§ **PROBLEM**
Set down each line from the start of the material exactly, please, up to and including the one that contains "scientific name: Sus scrofa".

§ **DATA RECORDS**

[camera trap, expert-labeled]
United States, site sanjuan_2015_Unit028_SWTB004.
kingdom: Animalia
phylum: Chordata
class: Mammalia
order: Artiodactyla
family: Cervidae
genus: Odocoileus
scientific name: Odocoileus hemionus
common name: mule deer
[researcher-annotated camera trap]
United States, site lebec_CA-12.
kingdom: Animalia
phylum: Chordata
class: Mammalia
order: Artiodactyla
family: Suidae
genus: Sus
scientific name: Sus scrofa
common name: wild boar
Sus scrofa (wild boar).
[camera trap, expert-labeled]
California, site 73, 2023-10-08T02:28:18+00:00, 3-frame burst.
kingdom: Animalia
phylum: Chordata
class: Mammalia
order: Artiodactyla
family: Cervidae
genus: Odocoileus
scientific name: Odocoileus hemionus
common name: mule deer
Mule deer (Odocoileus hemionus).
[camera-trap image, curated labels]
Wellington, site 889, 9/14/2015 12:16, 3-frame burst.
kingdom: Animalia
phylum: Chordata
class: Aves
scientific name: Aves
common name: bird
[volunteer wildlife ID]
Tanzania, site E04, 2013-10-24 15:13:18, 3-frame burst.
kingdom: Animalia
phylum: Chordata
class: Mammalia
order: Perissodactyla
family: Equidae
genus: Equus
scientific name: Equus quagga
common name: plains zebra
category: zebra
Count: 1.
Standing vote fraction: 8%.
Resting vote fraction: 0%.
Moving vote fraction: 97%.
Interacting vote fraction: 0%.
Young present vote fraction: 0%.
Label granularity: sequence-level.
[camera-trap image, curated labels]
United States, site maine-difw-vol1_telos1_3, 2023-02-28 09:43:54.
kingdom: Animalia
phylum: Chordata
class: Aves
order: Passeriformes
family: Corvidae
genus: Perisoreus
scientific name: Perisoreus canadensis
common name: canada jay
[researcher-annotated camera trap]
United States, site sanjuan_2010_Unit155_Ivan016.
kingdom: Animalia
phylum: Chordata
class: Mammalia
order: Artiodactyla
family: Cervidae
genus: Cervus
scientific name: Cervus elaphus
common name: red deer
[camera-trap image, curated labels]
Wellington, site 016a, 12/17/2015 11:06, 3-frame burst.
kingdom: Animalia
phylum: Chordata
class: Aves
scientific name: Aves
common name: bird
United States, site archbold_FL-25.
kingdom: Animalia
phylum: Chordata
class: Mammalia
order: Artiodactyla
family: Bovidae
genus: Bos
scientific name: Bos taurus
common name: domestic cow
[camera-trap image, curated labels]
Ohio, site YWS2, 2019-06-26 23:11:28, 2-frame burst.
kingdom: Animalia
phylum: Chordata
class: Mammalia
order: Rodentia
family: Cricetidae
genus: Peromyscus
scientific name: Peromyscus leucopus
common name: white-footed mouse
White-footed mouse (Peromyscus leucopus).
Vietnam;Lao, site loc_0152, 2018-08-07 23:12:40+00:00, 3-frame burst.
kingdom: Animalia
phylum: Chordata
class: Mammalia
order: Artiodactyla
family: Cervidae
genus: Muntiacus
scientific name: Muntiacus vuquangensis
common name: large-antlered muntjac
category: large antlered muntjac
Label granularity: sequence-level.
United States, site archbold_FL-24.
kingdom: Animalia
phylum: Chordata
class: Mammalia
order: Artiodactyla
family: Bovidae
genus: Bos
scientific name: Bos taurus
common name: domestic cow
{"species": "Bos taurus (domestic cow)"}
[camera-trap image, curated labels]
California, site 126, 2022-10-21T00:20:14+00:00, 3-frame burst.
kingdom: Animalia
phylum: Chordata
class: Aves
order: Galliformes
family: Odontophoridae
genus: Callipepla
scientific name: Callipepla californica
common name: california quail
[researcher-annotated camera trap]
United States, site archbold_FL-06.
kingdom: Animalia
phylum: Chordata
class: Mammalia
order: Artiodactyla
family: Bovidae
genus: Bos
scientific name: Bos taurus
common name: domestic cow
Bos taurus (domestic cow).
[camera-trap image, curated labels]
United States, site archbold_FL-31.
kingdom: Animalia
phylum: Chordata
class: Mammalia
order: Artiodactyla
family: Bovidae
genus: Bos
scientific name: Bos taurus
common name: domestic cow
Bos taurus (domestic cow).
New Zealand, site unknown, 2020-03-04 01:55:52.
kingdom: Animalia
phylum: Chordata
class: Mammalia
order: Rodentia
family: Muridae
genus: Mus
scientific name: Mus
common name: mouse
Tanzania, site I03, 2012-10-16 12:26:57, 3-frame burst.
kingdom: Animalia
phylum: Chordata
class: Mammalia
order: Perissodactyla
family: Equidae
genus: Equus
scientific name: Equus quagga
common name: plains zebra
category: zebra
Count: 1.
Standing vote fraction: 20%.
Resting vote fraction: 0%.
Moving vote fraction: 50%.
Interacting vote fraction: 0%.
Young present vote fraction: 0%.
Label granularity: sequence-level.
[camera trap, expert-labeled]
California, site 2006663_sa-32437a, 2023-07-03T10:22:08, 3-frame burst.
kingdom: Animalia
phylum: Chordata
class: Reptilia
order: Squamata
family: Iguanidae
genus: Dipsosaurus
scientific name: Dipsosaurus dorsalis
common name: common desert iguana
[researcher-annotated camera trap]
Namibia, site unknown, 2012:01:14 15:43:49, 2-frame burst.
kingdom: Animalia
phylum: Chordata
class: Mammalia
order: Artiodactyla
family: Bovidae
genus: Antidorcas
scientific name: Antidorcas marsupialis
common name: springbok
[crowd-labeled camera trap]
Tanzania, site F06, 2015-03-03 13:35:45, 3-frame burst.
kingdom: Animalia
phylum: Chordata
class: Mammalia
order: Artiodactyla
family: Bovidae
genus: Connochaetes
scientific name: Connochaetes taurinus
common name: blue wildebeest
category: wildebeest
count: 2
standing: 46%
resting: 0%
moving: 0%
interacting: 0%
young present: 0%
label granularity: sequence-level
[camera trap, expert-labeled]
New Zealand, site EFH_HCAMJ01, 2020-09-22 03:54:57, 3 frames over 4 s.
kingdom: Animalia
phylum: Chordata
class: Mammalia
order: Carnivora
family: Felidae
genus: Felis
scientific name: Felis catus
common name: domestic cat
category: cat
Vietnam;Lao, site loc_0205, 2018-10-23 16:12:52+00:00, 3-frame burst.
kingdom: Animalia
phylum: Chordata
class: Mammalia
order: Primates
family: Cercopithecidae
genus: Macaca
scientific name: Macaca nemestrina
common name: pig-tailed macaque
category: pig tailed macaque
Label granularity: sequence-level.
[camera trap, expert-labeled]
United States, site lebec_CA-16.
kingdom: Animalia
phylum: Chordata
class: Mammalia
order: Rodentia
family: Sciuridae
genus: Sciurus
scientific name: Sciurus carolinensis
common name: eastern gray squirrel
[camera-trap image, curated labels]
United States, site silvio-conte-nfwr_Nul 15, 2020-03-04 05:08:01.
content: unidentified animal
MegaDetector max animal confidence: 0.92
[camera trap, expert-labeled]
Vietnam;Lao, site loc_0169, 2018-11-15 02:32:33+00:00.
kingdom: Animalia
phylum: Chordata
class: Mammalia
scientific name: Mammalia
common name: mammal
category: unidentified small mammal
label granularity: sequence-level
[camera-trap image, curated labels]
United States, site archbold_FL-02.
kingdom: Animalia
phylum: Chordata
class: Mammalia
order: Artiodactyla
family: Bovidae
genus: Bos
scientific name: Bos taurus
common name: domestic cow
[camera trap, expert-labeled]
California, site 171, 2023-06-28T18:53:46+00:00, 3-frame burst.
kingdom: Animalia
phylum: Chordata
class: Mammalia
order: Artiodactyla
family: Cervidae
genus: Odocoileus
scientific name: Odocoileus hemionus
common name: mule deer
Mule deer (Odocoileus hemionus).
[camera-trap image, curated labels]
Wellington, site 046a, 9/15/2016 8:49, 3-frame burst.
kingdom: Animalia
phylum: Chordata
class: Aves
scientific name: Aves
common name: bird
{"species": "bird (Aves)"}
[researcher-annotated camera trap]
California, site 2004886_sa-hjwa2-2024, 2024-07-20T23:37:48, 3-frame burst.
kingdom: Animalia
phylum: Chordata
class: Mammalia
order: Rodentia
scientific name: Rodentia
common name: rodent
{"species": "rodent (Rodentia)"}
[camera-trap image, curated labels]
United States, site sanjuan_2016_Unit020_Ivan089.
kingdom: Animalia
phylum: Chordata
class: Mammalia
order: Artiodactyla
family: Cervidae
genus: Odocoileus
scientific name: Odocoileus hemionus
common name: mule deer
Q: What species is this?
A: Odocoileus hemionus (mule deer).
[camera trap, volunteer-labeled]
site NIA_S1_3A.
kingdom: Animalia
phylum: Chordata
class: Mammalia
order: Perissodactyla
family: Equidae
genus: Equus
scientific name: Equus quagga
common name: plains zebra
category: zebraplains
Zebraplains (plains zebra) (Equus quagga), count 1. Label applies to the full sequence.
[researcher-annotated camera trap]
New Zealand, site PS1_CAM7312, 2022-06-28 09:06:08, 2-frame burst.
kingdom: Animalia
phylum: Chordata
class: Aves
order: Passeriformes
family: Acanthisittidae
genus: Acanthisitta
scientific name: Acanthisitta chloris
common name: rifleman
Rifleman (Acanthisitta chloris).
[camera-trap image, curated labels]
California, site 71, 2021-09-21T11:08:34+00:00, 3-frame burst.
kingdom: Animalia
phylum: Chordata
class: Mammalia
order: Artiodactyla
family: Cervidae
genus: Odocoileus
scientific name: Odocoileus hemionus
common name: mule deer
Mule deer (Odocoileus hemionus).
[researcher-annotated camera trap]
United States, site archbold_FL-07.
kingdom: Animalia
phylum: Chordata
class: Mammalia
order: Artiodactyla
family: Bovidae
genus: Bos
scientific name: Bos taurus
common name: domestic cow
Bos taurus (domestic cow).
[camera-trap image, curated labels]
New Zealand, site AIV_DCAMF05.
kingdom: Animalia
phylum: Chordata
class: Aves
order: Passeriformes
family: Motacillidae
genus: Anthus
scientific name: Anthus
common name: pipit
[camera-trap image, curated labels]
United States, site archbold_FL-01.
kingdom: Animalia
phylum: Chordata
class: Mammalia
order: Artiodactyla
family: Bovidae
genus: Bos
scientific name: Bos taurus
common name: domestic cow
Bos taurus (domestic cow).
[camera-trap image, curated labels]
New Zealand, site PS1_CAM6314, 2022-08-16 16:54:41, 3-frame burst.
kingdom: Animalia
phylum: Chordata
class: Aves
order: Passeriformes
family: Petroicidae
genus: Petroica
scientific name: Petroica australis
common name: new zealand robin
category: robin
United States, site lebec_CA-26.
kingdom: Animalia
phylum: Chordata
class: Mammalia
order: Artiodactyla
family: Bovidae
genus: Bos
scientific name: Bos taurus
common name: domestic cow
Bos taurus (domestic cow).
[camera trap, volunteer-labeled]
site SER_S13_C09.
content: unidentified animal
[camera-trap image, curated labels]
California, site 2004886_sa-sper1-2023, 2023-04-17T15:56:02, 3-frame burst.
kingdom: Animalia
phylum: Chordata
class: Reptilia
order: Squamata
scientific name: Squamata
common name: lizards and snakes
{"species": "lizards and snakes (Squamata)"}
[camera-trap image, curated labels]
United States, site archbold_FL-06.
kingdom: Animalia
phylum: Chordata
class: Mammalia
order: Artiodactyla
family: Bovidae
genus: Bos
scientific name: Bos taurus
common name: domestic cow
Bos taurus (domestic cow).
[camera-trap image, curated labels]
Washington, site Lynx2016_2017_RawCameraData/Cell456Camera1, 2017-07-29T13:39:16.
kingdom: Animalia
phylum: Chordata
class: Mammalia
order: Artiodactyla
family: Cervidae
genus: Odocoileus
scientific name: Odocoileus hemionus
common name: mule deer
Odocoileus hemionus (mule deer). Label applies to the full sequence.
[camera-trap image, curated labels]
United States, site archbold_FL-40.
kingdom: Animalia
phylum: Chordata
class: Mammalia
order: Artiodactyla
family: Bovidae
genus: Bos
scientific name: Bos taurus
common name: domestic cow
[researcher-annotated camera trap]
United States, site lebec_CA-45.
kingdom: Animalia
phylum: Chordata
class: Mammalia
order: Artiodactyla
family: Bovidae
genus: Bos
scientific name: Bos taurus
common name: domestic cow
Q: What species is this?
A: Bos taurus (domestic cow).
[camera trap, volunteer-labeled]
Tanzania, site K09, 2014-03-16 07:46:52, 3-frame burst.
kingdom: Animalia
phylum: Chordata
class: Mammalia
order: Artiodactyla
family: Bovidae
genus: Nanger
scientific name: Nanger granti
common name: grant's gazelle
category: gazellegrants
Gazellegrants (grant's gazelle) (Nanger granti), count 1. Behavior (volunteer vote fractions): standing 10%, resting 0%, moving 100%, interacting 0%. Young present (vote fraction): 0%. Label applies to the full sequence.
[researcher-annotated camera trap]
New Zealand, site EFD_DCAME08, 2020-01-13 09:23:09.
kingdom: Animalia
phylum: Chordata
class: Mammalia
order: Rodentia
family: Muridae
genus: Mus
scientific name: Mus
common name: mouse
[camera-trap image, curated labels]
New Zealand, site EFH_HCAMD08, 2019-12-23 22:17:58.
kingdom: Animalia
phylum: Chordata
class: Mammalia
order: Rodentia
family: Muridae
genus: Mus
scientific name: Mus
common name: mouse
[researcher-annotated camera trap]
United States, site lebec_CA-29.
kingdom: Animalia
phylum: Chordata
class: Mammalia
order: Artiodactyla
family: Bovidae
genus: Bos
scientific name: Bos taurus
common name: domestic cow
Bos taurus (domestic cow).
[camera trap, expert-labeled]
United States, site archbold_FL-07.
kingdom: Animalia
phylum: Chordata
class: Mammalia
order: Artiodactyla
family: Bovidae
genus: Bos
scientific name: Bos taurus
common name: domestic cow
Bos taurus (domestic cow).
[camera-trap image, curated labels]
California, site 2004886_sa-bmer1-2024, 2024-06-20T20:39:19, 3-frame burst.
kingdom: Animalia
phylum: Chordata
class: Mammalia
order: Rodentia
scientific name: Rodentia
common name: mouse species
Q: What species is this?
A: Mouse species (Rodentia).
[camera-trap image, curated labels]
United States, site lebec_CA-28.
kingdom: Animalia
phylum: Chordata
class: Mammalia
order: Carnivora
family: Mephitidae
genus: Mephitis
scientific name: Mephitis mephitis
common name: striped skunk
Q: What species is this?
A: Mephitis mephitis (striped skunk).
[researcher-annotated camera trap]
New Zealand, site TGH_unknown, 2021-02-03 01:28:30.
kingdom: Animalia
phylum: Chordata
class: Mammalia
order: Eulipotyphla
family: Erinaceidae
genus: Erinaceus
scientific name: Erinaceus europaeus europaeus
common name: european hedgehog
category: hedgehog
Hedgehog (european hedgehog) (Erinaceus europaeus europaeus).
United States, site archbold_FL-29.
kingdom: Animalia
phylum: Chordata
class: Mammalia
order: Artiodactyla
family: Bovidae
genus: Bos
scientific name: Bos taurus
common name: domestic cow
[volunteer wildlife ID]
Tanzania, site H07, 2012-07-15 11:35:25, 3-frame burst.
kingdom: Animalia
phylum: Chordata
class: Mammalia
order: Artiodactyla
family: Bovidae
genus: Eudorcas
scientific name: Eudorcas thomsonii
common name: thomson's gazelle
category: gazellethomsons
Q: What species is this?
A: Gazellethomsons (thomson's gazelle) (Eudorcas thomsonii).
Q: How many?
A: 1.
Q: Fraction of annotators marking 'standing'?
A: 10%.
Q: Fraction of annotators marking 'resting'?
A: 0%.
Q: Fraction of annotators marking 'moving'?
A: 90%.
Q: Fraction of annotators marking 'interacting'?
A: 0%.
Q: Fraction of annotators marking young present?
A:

§ **REPLY TO THE EXERCISE**
[camera trap, expert-labeled]
United States, site sanjuan_2015_Unit028_SWTB004.
kingdom: Animalia
phylum: Chordata
class: Mammalia
order: Artiodactyla
family: Cervidae
genus: Odocoileus
scientific name: Odocoileus hemionus
common name: mule deer
[researcher-annotated camera trap]
United States, site lebec_CA-12.
kingdom: Animalia
phylum: Chordata
class: Mammalia
order: Artiodactyla
family: Suidae
genus: Sus
scientific name: Sus scrofa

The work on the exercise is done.